All four of us each got a grip, put our backs into it, and heaved. The boat didn’t budge. Again we tried. And yet again. A couple of men from the small crowd watching came over to help but it was no use.  A boat that heavy would never slide out of that trailer. It was like trying to push a beached Sperm Whale back into the water. We would have to float it off.

The Old Man fired up the little van, put it in reverse, and slowly backed further down the ramp. When the van’s rear bumper was completely under water and the exhaust pipe was blowing bubbles, Chuck yelled, “She’s floating off!”

Within minutes we were tied up at the dock, the van and trailer had been parked, and we were jumping into the boat.
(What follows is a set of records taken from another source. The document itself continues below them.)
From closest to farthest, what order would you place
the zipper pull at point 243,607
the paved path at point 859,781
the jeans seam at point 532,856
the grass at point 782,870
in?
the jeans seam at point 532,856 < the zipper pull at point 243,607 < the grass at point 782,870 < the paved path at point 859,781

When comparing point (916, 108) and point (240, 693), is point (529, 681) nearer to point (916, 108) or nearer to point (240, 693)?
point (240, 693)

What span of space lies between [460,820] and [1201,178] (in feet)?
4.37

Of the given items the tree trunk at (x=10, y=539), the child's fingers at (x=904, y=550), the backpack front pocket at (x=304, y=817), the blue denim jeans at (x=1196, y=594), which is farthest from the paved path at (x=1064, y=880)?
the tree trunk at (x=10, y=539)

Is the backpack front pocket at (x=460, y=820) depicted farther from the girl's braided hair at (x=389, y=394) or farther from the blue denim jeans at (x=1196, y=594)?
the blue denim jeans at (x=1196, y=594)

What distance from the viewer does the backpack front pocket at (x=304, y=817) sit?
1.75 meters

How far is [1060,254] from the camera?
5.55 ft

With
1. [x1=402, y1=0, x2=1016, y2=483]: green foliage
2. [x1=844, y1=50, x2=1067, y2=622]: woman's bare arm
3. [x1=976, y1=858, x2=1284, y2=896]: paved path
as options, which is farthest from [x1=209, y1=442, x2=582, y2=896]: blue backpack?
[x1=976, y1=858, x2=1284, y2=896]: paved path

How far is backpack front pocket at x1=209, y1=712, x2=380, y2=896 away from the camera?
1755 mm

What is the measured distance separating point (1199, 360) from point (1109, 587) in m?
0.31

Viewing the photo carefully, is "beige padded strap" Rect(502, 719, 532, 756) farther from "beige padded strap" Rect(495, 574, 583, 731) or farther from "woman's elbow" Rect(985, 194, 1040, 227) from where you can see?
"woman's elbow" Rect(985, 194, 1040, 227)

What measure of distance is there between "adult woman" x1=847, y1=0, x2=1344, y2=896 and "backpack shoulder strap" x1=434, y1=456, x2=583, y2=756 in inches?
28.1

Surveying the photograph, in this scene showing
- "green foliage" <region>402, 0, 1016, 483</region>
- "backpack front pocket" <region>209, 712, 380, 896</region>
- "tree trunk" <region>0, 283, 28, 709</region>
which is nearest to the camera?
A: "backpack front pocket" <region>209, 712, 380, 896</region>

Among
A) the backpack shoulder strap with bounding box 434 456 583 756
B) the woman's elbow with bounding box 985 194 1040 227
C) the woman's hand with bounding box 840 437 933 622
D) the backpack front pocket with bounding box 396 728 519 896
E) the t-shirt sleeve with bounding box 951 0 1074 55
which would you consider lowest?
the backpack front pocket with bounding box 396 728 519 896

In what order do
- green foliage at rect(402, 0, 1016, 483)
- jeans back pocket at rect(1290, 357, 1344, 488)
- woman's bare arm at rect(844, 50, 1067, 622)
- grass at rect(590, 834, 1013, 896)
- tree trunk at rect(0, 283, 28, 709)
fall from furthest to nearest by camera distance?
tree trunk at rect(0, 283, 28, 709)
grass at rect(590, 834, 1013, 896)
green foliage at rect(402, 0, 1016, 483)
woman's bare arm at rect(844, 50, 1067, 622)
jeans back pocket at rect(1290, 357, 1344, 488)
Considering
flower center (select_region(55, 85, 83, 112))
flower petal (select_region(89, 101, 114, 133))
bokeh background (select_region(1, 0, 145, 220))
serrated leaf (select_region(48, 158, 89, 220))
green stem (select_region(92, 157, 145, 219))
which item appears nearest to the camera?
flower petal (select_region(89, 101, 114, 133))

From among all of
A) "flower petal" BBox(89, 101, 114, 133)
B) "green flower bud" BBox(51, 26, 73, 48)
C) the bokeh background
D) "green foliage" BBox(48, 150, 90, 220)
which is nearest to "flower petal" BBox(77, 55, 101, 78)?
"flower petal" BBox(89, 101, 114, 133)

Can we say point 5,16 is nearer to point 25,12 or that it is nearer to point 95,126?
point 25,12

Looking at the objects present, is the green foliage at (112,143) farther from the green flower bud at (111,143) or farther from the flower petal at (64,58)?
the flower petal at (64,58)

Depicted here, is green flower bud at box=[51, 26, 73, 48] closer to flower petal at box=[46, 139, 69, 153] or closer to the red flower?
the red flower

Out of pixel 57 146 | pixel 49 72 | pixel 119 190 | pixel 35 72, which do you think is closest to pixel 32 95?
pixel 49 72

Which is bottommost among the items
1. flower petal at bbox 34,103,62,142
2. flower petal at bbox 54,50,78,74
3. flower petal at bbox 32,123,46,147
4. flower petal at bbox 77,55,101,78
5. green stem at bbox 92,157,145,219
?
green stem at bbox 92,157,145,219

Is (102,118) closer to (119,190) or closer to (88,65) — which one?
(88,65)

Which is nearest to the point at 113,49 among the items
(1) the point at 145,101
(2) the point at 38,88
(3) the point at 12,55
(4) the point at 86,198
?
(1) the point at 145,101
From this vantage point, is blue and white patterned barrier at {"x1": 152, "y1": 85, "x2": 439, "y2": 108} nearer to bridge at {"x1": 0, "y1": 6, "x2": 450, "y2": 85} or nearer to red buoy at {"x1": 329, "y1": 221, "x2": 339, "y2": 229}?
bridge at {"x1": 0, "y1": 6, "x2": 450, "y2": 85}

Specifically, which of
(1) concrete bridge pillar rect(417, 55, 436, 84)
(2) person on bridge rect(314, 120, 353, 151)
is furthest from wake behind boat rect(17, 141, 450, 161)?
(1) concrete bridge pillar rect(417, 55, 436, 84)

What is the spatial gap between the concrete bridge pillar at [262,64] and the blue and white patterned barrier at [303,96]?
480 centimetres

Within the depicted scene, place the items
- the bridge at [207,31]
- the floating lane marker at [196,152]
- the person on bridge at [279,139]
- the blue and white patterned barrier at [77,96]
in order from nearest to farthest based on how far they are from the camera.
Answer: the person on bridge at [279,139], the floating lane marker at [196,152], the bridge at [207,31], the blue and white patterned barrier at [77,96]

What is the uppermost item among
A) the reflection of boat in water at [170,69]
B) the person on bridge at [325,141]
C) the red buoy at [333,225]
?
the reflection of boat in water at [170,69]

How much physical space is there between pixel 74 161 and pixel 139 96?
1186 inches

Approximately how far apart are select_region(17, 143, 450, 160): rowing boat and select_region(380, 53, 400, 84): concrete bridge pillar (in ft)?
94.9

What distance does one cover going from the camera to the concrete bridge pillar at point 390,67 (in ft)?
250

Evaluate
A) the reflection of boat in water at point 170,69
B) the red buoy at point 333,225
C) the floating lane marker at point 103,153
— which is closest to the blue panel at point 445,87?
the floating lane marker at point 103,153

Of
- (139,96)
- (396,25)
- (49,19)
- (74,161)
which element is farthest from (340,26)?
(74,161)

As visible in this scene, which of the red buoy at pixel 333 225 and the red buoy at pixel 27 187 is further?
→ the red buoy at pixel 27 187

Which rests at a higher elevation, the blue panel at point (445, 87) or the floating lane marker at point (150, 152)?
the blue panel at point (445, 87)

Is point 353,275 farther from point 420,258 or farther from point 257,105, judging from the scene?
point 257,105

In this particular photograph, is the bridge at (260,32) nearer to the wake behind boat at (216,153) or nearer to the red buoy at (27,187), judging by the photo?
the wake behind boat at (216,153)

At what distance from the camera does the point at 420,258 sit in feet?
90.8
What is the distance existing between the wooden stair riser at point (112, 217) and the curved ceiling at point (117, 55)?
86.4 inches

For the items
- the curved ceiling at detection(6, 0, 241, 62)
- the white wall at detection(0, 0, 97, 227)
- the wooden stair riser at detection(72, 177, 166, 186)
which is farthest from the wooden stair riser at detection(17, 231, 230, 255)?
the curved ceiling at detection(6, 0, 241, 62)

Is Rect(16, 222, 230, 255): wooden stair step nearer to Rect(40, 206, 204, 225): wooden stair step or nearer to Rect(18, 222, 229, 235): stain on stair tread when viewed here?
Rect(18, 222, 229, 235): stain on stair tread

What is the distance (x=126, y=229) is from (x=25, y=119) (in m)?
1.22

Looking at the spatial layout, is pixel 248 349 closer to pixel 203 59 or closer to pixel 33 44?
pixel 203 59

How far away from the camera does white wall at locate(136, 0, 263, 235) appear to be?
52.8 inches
Frustration forgotten, the Old Man practically whistled as he climbed into the seat behind the steering wheel and turned the key. After only a few coughs and hiccups, the big V8 roared to life, it’s deep rumble announcing to those watching that the Nautical Peltons had arrived.

The Old Man pushed the lever forward, pressed his foot down on the accelerator and with a throaty snarl, the boat mosied out into the lake. It didn’t hightail it into the lake, it didn’t zoom, or tear, or fly like the wind. It mosied. The Old Man had his foot pressed down to the floorboard, the engine screamed with all the fury its 200 plus horsepower could muster, great gouts of water were being churned up behind the boat by the propeller, and the boat itself was moving at about 12 miles per hour.

If there is one thing that gives powerboating its thrill, it would be the principle of “planing” or “getting up on the plane.” At a certain speed, a boat hull will rise up out of the water and skim along the surface. The heavier the boat, the more speed, and therefore more power, it takes to achieve the effect. But some boats are just too heavy and have to make their way slowly pushing through the water rather than rising up on top of it – tugboats, barges, garbage scows, and the Old Man’s new toy.

As long as we were out there, we tried to water ski. But a water skier needs a certain minimum speed to get up on the plane as well. The boat wasn’t quite doing it. Each of us tried skiing, each of us got worn out quickly just fighting the water, and each of us soon gave it up.

Getting the boat back on the trailer and out of the water was even more of an adventure than floating it off had been.  Again the Old Man had to nearly submerge the back end of the van to get the trailer deep enough that the boat could be floated back onto it. When it was on and strapped down, the Old Man climbed into the van, stepped on the gas, and let out the clutch. The little van shuddered and strained under the load. It was actually moving ahead, though very slowly, when it began to smoke and smell. Afraid the engine was on fire, the Old Man turned the key off and shut it down. Being familiar with the smell, Chuck told him It was the clutch plate that was burning. And now, since its exhaust pipe was under water, the van would not start. The Old Man had to suffer the humiliation of seeking out Joe, one of the locals who owned a big, four wheel drive Power Wagon and asking him to come down and pull us out.

We found a big tractor tire inner tube that we could pull around with the boat and that was enough fun to keep us going back to Lake Hattie that Summer. But between replacing fried clutch plates and having to go find Joe with the Power Wagon, the Old Man was beginning to hate the little van.